Among the payment requests that MAOs denied, almost one in five were for claims that met Medicare coverage and billing rules, which delayed or prevented payments for services already delivered. Most payment denials were caused by human error during manual claims-processing reviews and system processing errors, the OIG report found.
In one case, for example, a MAO denied payment for radiation treatment for a patient with a tumor on the pancreas, incorrectly claiming that no prior authorization had been submitted for the service. However, the physician subsequently provided a screenshot demonstrating that the MAO had granted prior authorization for the billed claim, and the MAO reversed the denial.
Most of these prior authorization denial reversals occurred because of an appeal filed by the beneficiary or their provider, which can take weeks.
In one case, a MAO denied a request for a CT scan of the chest and pelvis for a beneficiary with endometrial cancer. It took 5 weeks for the provider to get the denial reversed. The OIG panel determined that the original request included sufficient documentation to demonstrate the CT was needed to assess the stage of the cancer and determine the appropriate course of treatment.
These denials and reversals not only waste time but may also cause harm.

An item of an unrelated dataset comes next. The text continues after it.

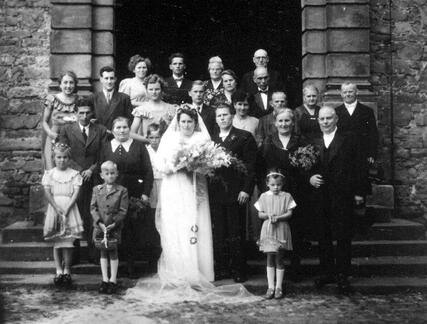 104 0032 Hochzeit von Harry Kloss Hinter der Braut Ursel Kaminski und ihr Bruder Alwin aus Stobingen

In a 2021 American Medical Association survey, 34% of physicians reported that prior authorization led to a serious adverse event for a patient in their care, including hospitalization, medical intervention to prevent permanent impairment, and even disability or death.

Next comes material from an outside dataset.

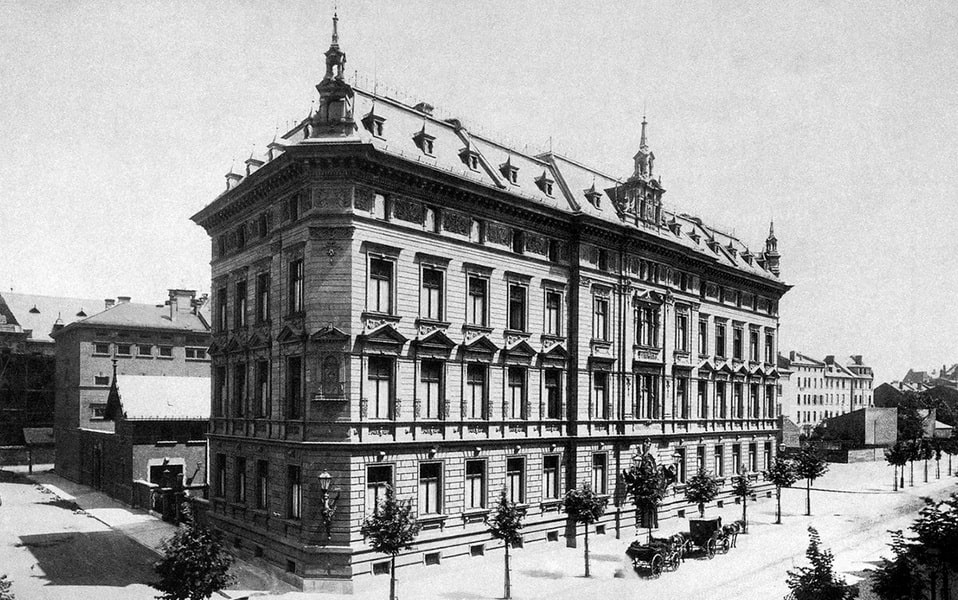 Frankfurt police headquarters building, around 1888 — later occupied by the Gestapo, which was headquartered at Lindenstraße 27 and coordinated all Jewish deportations from the city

Almost 90% of the physicians surveyed described the burden associated with prior authorizations as ‘high’ or ‘extremely high.’ More specifically, physicians and their staff spend nearly two days a week on prior authorizations and 40% of physicians have staff who work exclusively on prior authorizations.

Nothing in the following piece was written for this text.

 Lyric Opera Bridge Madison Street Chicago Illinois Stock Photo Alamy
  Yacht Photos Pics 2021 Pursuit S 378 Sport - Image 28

“It’s just not the way medicine should be practiced, especially for cancer patients who are very vulnerable and want rapid care,” Buckstein said.
Time for Action
Weighing in on the OIG report, Robert E. Wailes, MD, president of the California Medical Association, noted that “it has become common practice for health insurance companies to create obstacles for patients in hopes of not having to pay for essential healthcare.”
The reason for these obstacles is simple, he said: “Fewer procedures performed translates to larger insurance company profits.”
America’s Health Insurance Plans (AHIP) defended prior authorization, saying it is “an important patient safety, cost-saving, and waste-prevention tool.”
The group also called out the OIG review for its “extraordinarily small” sample of 247 prior authorization requests over 1 week.
“Drawing far-reaching conclusions based on a very small sample of data and misleading headlines is not a productive way to improve our healthcare system for patients,” the AHIP statement reads.
But, according to Anna Schwamlein Howard, who works on policy development at the American Cancer Society Cancer Action Network, the recent OIG report is in-line with previous OIG reports.
And, Howard emphasized, the current report and others like it “highlight the need for CMS to utilize its audit authority and ensure that beneficiaries have access to medically necessary treatments, particularly cancer treatments.”
Along those lines, the OIG report recommends CMS issues new guidance on the appropriate use of MAO clinical criteria in medical necessity reviews, update its audit protocols to address issues identified in the report, and direct MAOs to take additional steps to identify and address vulnerabilities that can lead to manual review and system errors.
In a statement, CMS said it is committed to oversight and enforcement of the requirements of the Medicare Advantage program and agreed with the OIG recommendations.
“Lawmakers must act now to place patient needs before corporate profits and simplify by streamlining prior authorization processes,” Wailes said.
The ACS recently released a paper on this topic entitled, “The Medicare Appeals Process: Reforms Needed to Ensure Beneficiary Access.”